ARE you fond of certain musical acts but know you’d be horribly out of place in their actual audience? Here are some you have slight reservations about listening to.
Kneecap
Tracks like Get Your Brits Out suggest Belfast rappers Kneecap are not big fans of the British, ie. you. However it seems they’re using ‘Brits’ to mean ‘British influence’, which is strange but at least they’ve noticed we did actually leave in 2007. You may still feel uneasy about enjoying songs about underclass woes, substance abuse and tensions with the police, but if gangster rap has taught us anything, it’s that getting a vicarious thrill from urban deprivation is fine.
Sabrina Carpenter
Bad luck if you’re a heterosexual male over 25 who likes Sabrina’s brand of lightweight pop, because you will be viewed with suspicion.

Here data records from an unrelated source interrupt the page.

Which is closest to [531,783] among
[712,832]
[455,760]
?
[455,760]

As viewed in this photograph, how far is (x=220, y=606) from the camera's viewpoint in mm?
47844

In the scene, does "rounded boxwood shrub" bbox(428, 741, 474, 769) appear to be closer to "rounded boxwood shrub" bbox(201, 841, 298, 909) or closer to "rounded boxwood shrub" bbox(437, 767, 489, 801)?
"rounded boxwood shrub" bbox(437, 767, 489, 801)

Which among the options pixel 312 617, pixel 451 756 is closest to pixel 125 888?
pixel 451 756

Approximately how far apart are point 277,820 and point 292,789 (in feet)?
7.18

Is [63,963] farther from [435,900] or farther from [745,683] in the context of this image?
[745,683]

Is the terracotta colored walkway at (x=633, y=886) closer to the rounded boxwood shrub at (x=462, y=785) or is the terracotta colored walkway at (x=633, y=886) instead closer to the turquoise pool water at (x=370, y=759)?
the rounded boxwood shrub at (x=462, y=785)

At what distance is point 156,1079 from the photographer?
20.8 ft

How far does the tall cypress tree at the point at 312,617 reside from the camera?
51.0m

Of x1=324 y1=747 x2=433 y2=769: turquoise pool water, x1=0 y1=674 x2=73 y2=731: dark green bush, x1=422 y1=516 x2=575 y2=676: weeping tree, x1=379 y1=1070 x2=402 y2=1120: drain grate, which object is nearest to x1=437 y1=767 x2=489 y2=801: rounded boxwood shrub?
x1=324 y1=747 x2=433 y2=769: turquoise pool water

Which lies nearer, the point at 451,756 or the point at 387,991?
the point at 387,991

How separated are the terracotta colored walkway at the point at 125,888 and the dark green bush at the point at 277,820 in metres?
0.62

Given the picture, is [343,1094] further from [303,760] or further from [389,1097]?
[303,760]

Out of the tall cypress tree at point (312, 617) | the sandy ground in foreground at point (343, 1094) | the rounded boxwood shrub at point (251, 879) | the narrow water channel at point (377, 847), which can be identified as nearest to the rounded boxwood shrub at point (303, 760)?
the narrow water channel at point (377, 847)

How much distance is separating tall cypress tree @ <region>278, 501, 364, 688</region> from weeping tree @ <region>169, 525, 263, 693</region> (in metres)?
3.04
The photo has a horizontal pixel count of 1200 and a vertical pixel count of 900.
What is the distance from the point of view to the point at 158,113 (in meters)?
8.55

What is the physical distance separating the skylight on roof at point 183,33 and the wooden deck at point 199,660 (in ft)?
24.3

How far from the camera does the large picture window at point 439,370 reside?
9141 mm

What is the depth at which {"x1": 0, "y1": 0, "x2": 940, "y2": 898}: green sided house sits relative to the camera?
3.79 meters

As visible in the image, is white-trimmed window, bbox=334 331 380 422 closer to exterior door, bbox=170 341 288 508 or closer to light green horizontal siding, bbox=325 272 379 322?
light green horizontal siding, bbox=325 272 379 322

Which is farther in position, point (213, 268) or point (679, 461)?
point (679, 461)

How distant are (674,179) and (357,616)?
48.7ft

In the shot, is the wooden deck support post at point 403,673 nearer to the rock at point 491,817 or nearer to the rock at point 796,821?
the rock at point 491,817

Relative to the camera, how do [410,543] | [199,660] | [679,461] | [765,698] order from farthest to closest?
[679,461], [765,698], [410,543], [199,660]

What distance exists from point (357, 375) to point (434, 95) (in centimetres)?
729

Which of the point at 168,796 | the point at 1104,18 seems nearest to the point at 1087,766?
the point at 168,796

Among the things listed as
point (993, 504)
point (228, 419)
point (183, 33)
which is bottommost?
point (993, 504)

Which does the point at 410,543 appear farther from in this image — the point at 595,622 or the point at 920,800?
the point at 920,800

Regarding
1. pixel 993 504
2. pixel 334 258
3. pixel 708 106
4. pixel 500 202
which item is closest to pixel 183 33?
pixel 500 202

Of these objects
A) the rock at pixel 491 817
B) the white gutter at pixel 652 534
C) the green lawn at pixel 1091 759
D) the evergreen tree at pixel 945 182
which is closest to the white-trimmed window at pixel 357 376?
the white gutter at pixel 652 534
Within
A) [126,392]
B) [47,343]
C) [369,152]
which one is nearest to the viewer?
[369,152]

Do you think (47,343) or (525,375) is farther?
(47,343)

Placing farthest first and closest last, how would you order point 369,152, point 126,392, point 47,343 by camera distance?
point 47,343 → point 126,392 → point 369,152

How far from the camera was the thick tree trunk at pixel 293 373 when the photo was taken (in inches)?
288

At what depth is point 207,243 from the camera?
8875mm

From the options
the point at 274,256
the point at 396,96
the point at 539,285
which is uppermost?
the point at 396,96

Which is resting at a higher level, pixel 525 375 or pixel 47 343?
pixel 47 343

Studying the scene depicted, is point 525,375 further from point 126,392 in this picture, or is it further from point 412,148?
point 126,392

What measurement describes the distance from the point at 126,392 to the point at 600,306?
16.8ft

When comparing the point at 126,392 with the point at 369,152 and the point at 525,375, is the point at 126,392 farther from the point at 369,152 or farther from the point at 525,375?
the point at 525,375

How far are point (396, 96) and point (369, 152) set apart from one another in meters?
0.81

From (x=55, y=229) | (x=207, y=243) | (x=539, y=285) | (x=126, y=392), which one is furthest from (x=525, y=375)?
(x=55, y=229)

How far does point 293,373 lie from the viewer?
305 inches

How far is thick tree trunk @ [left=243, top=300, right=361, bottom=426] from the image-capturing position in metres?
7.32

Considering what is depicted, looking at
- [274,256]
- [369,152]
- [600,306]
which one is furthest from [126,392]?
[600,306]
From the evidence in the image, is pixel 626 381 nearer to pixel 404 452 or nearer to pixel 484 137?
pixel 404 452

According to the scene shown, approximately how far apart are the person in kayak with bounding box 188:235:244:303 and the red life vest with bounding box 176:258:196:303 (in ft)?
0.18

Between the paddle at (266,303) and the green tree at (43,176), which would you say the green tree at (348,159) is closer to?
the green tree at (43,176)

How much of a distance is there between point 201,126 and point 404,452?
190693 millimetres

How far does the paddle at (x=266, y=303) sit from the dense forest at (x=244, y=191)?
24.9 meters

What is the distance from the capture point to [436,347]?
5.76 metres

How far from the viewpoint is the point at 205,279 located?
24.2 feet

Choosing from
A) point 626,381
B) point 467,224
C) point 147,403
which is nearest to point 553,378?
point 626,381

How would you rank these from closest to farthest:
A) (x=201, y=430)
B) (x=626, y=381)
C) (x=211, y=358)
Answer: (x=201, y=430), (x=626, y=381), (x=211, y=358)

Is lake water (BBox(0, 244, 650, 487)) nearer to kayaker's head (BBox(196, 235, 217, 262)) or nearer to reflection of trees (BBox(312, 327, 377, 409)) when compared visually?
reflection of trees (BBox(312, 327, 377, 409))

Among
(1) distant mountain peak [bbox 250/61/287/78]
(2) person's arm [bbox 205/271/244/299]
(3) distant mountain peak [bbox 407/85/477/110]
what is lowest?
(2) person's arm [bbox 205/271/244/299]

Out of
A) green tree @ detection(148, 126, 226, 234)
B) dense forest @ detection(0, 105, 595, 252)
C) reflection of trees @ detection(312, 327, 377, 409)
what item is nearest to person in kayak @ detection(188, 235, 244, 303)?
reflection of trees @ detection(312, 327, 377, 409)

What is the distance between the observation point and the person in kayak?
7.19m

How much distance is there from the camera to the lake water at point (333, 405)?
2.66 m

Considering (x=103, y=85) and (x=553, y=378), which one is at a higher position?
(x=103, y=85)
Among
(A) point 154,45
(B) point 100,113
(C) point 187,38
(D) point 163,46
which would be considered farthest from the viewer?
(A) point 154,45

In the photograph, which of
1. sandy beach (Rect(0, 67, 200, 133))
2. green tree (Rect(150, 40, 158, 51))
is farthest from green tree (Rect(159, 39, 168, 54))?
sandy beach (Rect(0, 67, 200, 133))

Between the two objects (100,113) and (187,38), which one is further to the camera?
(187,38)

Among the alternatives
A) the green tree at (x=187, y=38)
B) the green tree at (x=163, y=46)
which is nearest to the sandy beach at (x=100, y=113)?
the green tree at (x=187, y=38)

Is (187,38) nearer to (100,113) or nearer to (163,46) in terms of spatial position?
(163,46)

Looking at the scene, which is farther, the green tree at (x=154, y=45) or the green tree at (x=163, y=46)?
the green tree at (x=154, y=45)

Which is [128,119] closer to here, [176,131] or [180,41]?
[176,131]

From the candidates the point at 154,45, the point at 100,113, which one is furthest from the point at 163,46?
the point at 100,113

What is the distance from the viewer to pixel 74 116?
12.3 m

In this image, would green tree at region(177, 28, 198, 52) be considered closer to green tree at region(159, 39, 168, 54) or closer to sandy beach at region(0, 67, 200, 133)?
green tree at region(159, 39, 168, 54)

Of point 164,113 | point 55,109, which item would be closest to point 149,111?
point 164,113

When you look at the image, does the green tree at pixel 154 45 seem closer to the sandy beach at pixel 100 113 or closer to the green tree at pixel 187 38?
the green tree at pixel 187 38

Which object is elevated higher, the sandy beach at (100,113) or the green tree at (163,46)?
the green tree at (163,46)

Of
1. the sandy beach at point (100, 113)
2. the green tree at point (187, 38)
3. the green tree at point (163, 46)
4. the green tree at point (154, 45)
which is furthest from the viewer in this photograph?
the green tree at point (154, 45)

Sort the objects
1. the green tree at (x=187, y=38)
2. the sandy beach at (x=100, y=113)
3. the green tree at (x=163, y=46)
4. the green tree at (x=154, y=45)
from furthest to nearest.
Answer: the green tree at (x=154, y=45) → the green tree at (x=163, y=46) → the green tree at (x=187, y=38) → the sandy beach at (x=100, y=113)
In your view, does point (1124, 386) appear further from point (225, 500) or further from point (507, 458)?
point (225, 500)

Which is unfair, and totally wrongheaded. It’s Sabrina’s younger fans who shouldn’t be watching her miming blowjobs – most blokes are already fairly familiar with them. And it’s not like it will encourage you to experiment with giving them to guys you know.
Digga D
Digga D is the UK’s most successful drill artist in chart terms, but if you like his stuff there’s a strong chance you’ll feel excluded from his audience. Not because drill only appeals to a young black male demographic, but because it seems to only appeal to other drill artists with a similar love of stabbing and misogyny. Of which there is a lot. It’s probably best to enjoy Digga on headphones.
Charli XCX
Charli’s album Brat has broad appeal, but after the media’s obsession with ‘Brat Summer’ last year there’s a risk of looking as if you’re desperately trying to be ‘down with the kids’. To be authentically Brat you need to be a fairly young woman with a love of clubbing and poor impulse control. If you’re too old – let’s say 38 – you can try being pissed on white wine all the time and never saying ‘no’ to an inadvisable relationship, but it’s going to be hard work if what you truly crave is quiet nights in browsing Rightmove.
NWA
You’re aware of the phenomenon of white suburban teenagers being massive consumers of gangster rap, so as a concerned liberal you may worry you’re committing cultural appropriation too. Also you feel a bit hypocritical because you broadly support the police, and you’re all too aware of the NWA-loving middle-class dad in the Adam Buxton sketch. But before you feel too bad about all this, consider that Straight Outta Compton wouldn’t have gone triple-platinum without whiteys like you, and you’ve seen the extremely mediocre Ghosts of Mars so Ice Cube owes you for sitting through that.
T’Pau and other nostalgia acts
Some 80s and 90s acts, like The Human League, deserve a revival for musical reasons. But some of the reunion tours popular at the moment feel more like a desperate trip down memory lane in a futile search for your lost youth. Step forward T’Pau, Bananarama, Blue, etc. So while your friends might be thrilled at the prospect of seeing Steps again, you may justifiably be wondering why you’d want to relive being 13. Spots, maths lessons, extreme susceptibility to peer-group pressure – yeah, great times.
The Macc Lads
They were pretty obviously a parody of dickhead regional lads, but many of their songs function perfectly well as actual hate speech toward women, gay people, ‘Argies’ and others. As such many fans were, and presumably still are, yobs who may wish to enhance their enjoyment of tracks like Now He’s A Poof by kicking your head in. Plus it’s hard to enjoy politically incorrect humour when you’re wondering what percentage of the audience do actually have the same views as the National Front.